The Beekeeper hit theaters on January 11, 2024, and surprisingly, it’s already taking the cake for all the wacky action entertainment to come this year
I don’t know why I thought Jason Statham would deliver serious action as an avenging beekeeper before the movie was released. But during the first half hour of The Beekeeper, I sit in front of the screen with my mouth hanging open, wondering if this movie can really be serious. However, if you swap the expectation of a hard-hitting actioner at the box office for a ticket to a Gaga firework display, a visit to the cinema can be surprising after all
Jason Statham as the Honey Avenger: The Beekeeper’s plot alone is completely absurd
Jason Statham plays Adam Clay in The Beekeeper. He is a beekeeper who was once an agent of the top-secret “Beekeeper” organization in a previous life. A logical career change. While he used to be a fighter who put people who harmed global society in their place, as a beekeeper he now only intervenes in the society of his beehives to ensure that the insect state functions. At least until his neighbor passes away.
In The Beekeeper, we learn that elderly neighbor Eloise Parker (Phylicia Rashad) is being ripped off with a phishing scam. Phone scammers drain all her accounts after she gives up passwords to the supposed help hotline so as not to lose the family photos on her computer.
In the scam call center with The Wolf of Wall Street vibes, the staff celebrate the successful coup.
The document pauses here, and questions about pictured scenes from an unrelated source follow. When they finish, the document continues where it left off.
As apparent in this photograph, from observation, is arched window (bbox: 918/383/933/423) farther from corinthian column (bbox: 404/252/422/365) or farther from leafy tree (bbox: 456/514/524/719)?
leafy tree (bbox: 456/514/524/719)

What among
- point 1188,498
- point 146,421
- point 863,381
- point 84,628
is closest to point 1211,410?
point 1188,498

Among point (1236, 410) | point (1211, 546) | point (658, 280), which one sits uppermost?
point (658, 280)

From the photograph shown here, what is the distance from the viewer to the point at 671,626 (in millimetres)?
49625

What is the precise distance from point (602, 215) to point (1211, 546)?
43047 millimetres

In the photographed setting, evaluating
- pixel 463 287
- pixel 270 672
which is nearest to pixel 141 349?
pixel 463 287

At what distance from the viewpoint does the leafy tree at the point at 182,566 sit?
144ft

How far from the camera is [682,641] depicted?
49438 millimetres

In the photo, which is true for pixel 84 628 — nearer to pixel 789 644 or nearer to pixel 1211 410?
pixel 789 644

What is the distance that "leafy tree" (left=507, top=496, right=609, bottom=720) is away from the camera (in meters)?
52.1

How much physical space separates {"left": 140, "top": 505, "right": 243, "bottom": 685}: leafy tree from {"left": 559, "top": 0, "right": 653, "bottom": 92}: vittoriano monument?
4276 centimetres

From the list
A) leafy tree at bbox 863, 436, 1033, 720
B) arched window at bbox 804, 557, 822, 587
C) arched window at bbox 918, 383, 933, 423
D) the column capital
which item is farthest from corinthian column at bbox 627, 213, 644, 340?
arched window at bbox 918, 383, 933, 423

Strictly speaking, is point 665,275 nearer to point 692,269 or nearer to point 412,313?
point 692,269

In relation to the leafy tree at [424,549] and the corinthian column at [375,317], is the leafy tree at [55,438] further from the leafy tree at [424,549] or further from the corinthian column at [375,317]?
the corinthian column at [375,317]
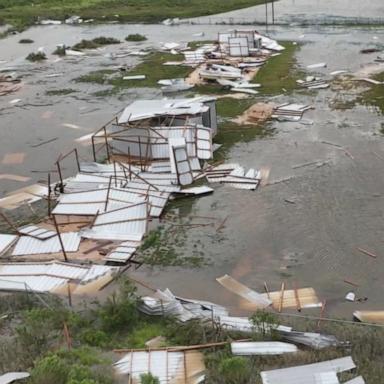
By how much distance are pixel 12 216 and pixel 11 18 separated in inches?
1564

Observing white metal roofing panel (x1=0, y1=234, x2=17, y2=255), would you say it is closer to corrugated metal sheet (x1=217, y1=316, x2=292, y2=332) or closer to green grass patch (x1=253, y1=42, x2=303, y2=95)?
corrugated metal sheet (x1=217, y1=316, x2=292, y2=332)

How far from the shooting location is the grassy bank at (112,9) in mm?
49281

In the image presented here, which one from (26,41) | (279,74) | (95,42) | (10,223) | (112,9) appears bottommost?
(10,223)

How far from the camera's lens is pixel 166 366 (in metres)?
9.32

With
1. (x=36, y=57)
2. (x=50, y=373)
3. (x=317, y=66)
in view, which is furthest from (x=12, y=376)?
(x=36, y=57)

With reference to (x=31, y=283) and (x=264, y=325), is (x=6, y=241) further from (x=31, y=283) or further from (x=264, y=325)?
(x=264, y=325)

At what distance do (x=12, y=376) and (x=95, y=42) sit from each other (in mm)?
33436

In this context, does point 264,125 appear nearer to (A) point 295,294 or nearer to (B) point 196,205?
(B) point 196,205

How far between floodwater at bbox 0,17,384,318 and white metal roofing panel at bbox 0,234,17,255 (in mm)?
3569

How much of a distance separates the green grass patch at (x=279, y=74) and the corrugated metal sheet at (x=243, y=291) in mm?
14915

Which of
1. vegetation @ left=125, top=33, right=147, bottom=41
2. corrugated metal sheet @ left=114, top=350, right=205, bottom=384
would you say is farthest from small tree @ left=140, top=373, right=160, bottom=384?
vegetation @ left=125, top=33, right=147, bottom=41

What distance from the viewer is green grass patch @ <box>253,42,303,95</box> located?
2659cm

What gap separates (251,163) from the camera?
61.1 ft

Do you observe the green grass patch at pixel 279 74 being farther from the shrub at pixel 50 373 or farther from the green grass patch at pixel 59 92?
the shrub at pixel 50 373
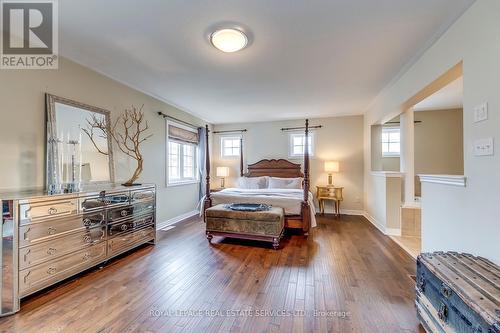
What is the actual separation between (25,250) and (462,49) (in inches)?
163

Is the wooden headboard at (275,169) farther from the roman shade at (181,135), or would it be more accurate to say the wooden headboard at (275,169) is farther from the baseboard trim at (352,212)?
the roman shade at (181,135)

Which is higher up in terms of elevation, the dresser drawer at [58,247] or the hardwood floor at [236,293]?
the dresser drawer at [58,247]

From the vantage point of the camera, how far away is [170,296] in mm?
2049

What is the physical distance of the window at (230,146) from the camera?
6.49m

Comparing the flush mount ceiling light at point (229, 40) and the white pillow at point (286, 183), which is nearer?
the flush mount ceiling light at point (229, 40)

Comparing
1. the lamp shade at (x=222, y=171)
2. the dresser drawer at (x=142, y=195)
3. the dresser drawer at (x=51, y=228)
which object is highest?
the lamp shade at (x=222, y=171)

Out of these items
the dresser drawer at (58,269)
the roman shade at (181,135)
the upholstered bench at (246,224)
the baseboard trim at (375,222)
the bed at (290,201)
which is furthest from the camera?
the roman shade at (181,135)

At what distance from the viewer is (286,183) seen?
5.27m

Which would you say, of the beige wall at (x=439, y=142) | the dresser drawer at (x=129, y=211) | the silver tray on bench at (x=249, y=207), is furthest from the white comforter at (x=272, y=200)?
the beige wall at (x=439, y=142)

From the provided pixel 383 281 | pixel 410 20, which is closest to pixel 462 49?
pixel 410 20

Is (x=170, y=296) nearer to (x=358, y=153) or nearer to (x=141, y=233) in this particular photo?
(x=141, y=233)

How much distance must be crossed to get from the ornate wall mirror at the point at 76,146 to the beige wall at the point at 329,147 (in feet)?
12.3

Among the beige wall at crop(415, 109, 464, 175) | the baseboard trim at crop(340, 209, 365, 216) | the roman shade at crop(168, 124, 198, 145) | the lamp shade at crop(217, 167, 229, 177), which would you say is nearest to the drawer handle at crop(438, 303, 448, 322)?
the baseboard trim at crop(340, 209, 365, 216)

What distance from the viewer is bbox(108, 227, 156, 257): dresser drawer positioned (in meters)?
2.73
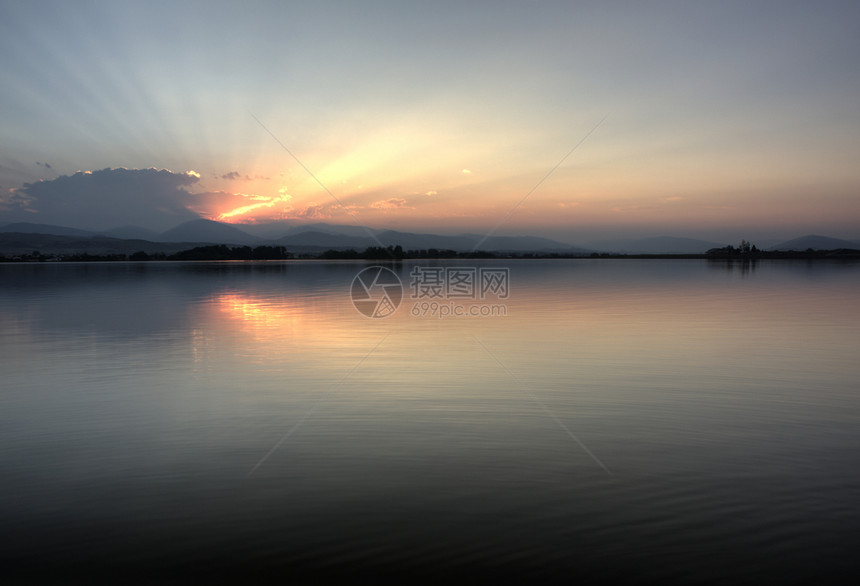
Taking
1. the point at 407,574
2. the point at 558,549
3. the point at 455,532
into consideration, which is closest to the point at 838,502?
the point at 558,549

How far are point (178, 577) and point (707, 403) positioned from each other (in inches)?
342

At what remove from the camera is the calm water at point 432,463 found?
4688 millimetres

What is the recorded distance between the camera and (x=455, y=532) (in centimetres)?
504

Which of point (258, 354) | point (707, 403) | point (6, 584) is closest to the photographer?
point (6, 584)

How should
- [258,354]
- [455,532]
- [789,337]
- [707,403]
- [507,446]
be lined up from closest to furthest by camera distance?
[455,532]
[507,446]
[707,403]
[258,354]
[789,337]

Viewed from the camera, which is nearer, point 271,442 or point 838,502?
point 838,502

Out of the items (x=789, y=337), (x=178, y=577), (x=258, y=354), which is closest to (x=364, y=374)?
(x=258, y=354)

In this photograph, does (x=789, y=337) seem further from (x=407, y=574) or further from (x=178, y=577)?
(x=178, y=577)

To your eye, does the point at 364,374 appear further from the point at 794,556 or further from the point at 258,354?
the point at 794,556

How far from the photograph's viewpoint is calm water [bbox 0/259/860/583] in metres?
4.69

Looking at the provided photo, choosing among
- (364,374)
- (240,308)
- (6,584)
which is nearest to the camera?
(6,584)

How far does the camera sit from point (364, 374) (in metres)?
12.3

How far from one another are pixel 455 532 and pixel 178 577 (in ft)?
7.58

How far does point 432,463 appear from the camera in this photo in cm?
680
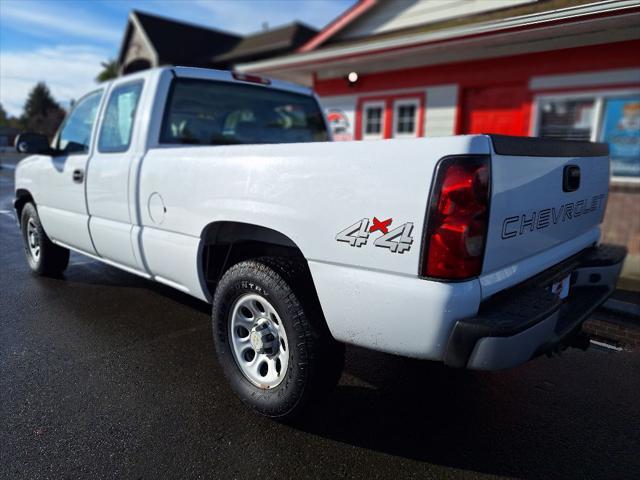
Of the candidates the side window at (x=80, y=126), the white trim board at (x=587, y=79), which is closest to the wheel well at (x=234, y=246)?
the side window at (x=80, y=126)

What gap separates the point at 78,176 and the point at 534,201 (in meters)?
3.48

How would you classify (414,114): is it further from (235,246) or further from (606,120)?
(235,246)

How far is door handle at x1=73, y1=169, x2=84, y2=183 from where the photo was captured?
12.5ft

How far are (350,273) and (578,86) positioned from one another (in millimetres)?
7448

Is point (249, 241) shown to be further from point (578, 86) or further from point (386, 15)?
point (386, 15)

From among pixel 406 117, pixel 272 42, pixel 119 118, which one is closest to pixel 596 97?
pixel 406 117

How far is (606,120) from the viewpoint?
750 centimetres

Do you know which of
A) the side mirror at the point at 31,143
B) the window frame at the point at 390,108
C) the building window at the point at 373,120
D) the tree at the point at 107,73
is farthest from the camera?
the tree at the point at 107,73

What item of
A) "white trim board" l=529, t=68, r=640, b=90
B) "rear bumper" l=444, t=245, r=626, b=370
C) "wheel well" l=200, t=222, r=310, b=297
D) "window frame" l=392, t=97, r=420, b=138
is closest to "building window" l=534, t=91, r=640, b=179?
"white trim board" l=529, t=68, r=640, b=90

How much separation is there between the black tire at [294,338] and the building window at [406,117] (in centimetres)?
805

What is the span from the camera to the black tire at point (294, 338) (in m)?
2.21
But Eloise takes her own life shortly afterwards. And because the pensioner was nice to Adam Clay before, he is now not so nice to those who drove his fugitive girlfriend to suicide. Logical plot development, isn’t it?
But it gets even better: not only does Jason Statham’s beekeeper now reactivate his fighting talent to beat up, mutilate and blow up the call center employees of rogue stipple-puller Derek Danforth (Josh Hutcherson). No, Eloise’s daughter Verona (Emmy Raver-Lampman) is also the agent hot on the vigilante’s heels. Because … well, because it’s just a completely logical connection.
By the time The Beekeeper unpacks its biggest surprise twist two-thirds of the way through, it’s clear that the action movie no longer has to make sense. That it completely forsakes credibility in favor of entertainment. The twist shall not be revealed here, but it definitely puts the crown of folly on The Beekeeper’s head. What’s even more absurd is that the insane movie plot is outstripped by the dialog
The Beekeeper strikes with words instead of fists
After the first trailer with Beekeeper John Wick, I was hoping for the kind of action we’re used to from Jason Statham in The Beekeeper: neatly choreographed fights with a few creative ideas like in The Transporter or Crank. But the movie is unfortunately not an action masterpiece. There is too much cutting in the action scenes and the fights have too few unusual ideas that go beyond throwing jars of honey.
Even the level of violence in The Beekeeper is limited: The elevator-sliced bodies and sliced-off fingers may have contributed to the highest age rating of FSK 18, but we’ve seen brutal fights much tougher from director David Ayer (Sabotage, Suicide Squad). Instead, The Beekeeper has another unique selling point: its crazy dialog
Most of the time I ask myself whether the “cool” sayings that all the Beekeeper characters utter non-stop are deliberate or unintentionally funny. You either want to frame the pithy exclamations or simply shake your head in bewilderment. The German dubbing certainly goes the extra mile to push them over the edge of absurdity. Here is a small selection:
“For someone who has elevated shit-making to an art form, this is the Mona Lisa.”
“[He will] play the song of death on your intestinal pages.”
“[I’ll] peel the ass fiddle’s cucumber.”
“Serve bees. Or to hell with them!”
You have to surrender to The Beekeeper to enjoy the Jason Statham movie
No matter how you personally feel about the swearing oneliners and countless interspersed bee metaphors, there’s no question that they add flavor to The Beekeeper’s grotesque poetry. When a character is called “Deputy Director Prigg” (pronounced like “Prick”), you have to give screenwriter Kurt Wimmer (Equilibrium) at least some credit for intent.
After last year’s The Expendables 4 was a complete flop, The Beekeeper overtook the action flop after just one week. Could it be the humor in the dialogue?
Beekeeper villain Josh Hutcherson put it aptly in his interview with Moviepilot: “Maybe it was taken to the extreme in our movie. But that’s David Ayer’s style as a director: to take something and exaggerate it. “
Jason Staham turns out to be a useful one-man weapon in this clash of combative seriousness and gaga dialogue: with his usual petrified expression, he can say to his neighbor in one scene that “no one has ever taken care of him like this”, only to explain to a couple of security bouncers in the next moment that he is now going to burn down their building.
The Beekeeper is not a classic action comedy. Rather, it’s a hair-raising flick with completely off-the-wall lines – and thus already unexpectedly the wackiest action movie of the year.